U have to have "IT" going on inside your head before you venture outside.

IF YOU WANT TO CONCIEVE YOU GOT TO BELIEVE............

First step would be to SUSPEND YOUR DISBELIEF...........stop worrying about all the stuff you are going to say, could go wrong, rejections, how u feel, who's watching, etc

50 IS A BIG NUMBER................baby has to crawl before she walks.

JAPANESE have a word KAIZEN-incremental improvements. Start off slow, like saying Hello, then slowly progress to introductions wth he next chic, then ask a question of the next girl, have a conversation with girl #5, digit close chic 6, etc.

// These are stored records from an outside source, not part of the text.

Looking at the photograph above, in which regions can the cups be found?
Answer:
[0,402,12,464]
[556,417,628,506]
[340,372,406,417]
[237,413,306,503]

the bulldog approach or NIKE's JUST DO IT philosophy...........does little for building confdence and just doen't work all the time.

Inner game is the foundation, the very first level that sooooooooo many neglect to master. I see it in bars/clubs, see it at school, parties, even ONLINE.

Inner game is the mindset that ONE WILL SUCCEED, rejection WILL NOT EFFECT YOU, rolling off is acceptable, you are the prize, and with practice, some polishing, and bieng prepared for any situation that should arise.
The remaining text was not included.